Modemüll: Textilrecycling für die Tonne

Wer Altkleider entsorgen möchte, kennt das Problem. Die Container sind vollgestopft oder quellen über. Oft stapeln sich vor den Sammelstellen weitere Kleidersäcke und jede Menge Müll. Die verschmutzten Container sind die Kehrseite der glitzernden Modewelt, und allein ihr Anblick lässt Zweifel am Sinn des Textilrecyclings aufkommen. Die Leute geben fast nur noch unbrauchbare Billigware ab. Die ersten für die Leerung und Verwertung zuständigen Unternehmen sind pleite. Das Geschäft mit Altkleidern liegt buchstäblich am Boden.
Für Unverständnis und Verwirrung sorgt deshalb eine neue EU-Richtlinie, die seit dem 1. Januar 2025 gilt: die so genannte Getrenntsammelpflicht. Fortan sollen alte Textilien nicht mehr im Hausmüll landen, sondern ausschließlich in den Altkleidercontainern entsorgt werden. Doch selbst Textilexperten sind irritiert, weil nicht klar ist, wie das genau zu verstehen ist – und ob ab sofort sogar in Motorenöl getränkte Lumpen in den Container gehören. Die neue Richtlinie folgt dem Ziel der EU, eine Kreislaufwirtschaft zu errichten. Damit sollen Abfälle reduziert und die Umwelt geschont werden. Aber bringt das Altkleiderrecycling der Umwelt überhaupt etwas?
========
(GESTELLTE AUFGABE A):
Gib die Datensätze ab der Zeile mit „Is commercial building“ einschließlich dieser Zeile bis zu ihrem Ende noch einmal wieder und setze dabei überall „office building“ an die Stelle von „commercial building“. Alles andere bleibt unverändert.

(DIE DATENSÄTZE):
========
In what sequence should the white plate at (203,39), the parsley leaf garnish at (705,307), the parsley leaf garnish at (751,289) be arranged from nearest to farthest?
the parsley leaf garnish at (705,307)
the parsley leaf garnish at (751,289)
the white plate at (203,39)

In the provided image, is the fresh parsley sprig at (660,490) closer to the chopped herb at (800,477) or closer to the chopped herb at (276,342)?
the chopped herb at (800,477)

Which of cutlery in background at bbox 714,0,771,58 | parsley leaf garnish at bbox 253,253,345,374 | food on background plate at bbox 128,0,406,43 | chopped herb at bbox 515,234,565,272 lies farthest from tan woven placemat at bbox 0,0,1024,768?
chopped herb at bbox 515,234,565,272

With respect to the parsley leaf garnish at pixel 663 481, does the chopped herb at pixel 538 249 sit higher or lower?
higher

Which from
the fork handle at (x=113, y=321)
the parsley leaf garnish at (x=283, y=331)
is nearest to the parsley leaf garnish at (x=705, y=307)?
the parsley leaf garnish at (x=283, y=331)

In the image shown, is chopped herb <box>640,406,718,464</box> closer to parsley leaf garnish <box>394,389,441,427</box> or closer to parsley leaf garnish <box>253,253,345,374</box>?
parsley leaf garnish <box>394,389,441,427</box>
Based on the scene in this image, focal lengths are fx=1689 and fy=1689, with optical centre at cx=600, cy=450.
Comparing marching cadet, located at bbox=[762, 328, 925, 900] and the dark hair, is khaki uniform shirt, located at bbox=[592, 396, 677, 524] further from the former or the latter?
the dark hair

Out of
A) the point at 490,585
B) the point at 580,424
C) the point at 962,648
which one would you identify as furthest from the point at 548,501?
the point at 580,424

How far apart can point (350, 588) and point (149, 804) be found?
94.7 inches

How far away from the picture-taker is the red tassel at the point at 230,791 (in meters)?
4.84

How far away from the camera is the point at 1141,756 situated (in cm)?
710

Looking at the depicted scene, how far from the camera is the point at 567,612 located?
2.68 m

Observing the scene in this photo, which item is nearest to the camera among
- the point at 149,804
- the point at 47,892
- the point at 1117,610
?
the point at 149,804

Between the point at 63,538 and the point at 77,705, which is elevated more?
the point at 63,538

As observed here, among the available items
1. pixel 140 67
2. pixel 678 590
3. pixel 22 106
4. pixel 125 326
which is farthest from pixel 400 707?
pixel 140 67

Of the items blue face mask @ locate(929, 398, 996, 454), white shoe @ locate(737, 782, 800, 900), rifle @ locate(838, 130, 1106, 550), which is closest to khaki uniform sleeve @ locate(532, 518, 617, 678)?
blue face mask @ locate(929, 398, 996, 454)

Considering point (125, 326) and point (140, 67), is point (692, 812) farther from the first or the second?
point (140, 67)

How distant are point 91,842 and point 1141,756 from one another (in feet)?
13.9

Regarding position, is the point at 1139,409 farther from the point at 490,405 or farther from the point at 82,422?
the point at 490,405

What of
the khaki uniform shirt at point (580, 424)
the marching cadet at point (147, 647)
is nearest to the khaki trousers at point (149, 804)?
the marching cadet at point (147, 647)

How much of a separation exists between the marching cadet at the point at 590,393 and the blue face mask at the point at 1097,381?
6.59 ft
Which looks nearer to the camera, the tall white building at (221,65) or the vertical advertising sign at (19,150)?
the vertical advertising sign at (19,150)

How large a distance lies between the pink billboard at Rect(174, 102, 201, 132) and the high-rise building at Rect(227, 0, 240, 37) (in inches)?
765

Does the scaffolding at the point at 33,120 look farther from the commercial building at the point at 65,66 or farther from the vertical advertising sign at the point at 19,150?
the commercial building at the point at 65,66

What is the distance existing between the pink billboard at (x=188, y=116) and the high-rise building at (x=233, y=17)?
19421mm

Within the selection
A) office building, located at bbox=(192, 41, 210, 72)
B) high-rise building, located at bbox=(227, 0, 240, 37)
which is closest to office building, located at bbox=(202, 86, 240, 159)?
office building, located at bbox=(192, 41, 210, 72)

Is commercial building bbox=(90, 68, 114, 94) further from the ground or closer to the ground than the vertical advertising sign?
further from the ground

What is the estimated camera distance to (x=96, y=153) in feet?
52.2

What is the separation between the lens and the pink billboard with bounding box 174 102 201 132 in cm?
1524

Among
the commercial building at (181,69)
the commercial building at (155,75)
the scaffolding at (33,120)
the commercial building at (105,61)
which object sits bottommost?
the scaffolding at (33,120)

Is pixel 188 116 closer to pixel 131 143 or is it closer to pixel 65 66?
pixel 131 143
========
(GESTELLTE AUFGABE B):
Fasse den Textauszug über das Textilrecycling in zwei Sätzen zusammen.

(SCHRIFTLICHE ANTWORT A):
Is office building bbox=(90, 68, 114, 94) further from the ground or closer to the ground than the vertical advertising sign?
further from the ground

What is the estimated camera distance to (x=96, y=153) in feet?
52.2

What is the separation between the lens and the pink billboard with bounding box 174 102 201 132 in cm?
1524

Among
the office building at (181,69)
the office building at (155,75)
the scaffolding at (33,120)
the office building at (105,61)
which object sits bottommost?
the scaffolding at (33,120)

Is pixel 188 116 closer to pixel 131 143 or is it closer to pixel 65 66?
pixel 131 143

(SCHRIFTLICHE ANTWORT B):
Altkleidercontainer sind oft vollgestopft, die Leute geben fast nur noch unbrauchbare Billigware ab, und die ersten für Leerung und Verwertung zuständigen Unternehmen sind pleite. Für Verwirrung sorgt deshalb die seit dem 1. Januar 2025 geltende EU-Getrenntsammelpflicht, nach der alte Textilien nur noch in Altkleidercontainern entsorgt werden sollen, was selbst Textilexperten irritiert und die Frage aufwirft, ob das Altkleiderrecycling der Umwelt überhaupt etwas bringt.